> [DATA TO USE]
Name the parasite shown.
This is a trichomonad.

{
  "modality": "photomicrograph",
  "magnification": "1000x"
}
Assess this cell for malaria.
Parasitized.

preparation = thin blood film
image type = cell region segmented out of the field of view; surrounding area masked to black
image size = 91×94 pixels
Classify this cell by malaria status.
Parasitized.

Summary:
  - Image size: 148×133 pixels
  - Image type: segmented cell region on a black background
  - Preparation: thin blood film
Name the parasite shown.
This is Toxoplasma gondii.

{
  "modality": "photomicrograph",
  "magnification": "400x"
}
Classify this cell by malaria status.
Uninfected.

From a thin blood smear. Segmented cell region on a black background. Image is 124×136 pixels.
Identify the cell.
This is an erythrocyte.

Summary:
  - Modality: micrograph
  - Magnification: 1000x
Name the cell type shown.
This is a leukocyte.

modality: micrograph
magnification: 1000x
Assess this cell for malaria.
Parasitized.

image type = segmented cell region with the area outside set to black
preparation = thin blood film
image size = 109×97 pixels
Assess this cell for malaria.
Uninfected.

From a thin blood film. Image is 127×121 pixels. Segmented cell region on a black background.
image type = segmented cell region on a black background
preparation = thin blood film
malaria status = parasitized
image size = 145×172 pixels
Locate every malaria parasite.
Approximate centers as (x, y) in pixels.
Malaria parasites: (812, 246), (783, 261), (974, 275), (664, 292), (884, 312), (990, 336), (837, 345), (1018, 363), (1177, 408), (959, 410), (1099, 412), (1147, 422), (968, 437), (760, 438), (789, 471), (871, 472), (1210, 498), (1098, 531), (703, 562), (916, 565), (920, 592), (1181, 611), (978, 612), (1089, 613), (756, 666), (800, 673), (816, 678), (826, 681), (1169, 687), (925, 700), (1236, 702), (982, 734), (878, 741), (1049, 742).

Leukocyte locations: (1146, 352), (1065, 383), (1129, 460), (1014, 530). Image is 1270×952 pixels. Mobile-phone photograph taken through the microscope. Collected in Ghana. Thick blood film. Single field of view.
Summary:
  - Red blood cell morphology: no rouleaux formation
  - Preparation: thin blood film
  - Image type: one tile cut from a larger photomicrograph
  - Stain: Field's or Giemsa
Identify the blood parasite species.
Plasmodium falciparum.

> [WHAT IS BEING ASKED]
Your task is to output the material above exactly.

> [WRITTEN ANSWER]
Name the parasite shown.
This is a trichomonad.

{
  "modality": "photomicrograph",
  "magnification": "1000x"
}
Assess this cell for malaria.
Parasitized.

preparation = thin blood film
image type = cell region segmented out of the field of view; surrounding area masked to black
image size = 91×94 pixels
Classify this cell by malaria status.
Parasitized.

Summary:
  - Image size: 148×133 pixels
  - Image type: segmented cell region on a black background
  - Preparation: thin blood film
Name the parasite shown.
This is Toxoplasma gondii.

{
  "modality": "photomicrograph",
  "magnification": "400x"
}
Classify this cell by malaria status.
Uninfected.

From a thin blood smear. Segmented cell region on a black background. Image is 124×136 pixels.
Identify the cell.
This is an erythrocyte.

Summary:
  - Modality: micrograph
  - Magnification: 1000x
Name the cell type shown.
This is a leukocyte.

modality: micrograph
magnification: 1000x
Assess this cell for malaria.
Parasitized.

image type = segmented cell region with the area outside set to black
preparation = thin blood film
image size = 109×97 pixels
Assess this cell for malaria.
Uninfected.

From a thin blood film. Image is 127×121 pixels. Segmented cell region on a black background.
image type = segmented cell region on a black background
preparation = thin blood film
malaria status = parasitized
image size = 145×172 pixels
Locate every malaria parasite.
Approximate centers as (x, y) in pixels.
Malaria parasites: (812, 246), (783, 261), (974, 275), (664, 292), (884, 312), (990, 336), (837, 345), (1018, 363), (1177, 408), (959, 410), (1099, 412), (1147, 422), (968, 437), (760, 438), (789, 471), (871, 472), (1210, 498), (1098, 531), (703, 562), (916, 565), (920, 592), (1181, 611), (978, 612), (1089, 613), (756, 666), (800, 673), (816, 678), (826, 681), (1169, 687), (925, 700), (1236, 702), (982, 734), (878, 741), (1049, 742).

Leukocyte locations: (1146, 352), (1065, 383), (1129, 460), (1014, 530). Image is 1270×952 pixels. Mobile-phone photograph taken through the microscope. Collected in Ghana. Thick blood film. Single field of view.
Summary:
  - Red blood cell morphology: no rouleaux formation
  - Preparation: thin blood film
  - Image type: one tile cut from a larger photomicrograph
  - Stain: Field's or Giemsa
Identify the blood parasite species.
Plasmodium falciparum.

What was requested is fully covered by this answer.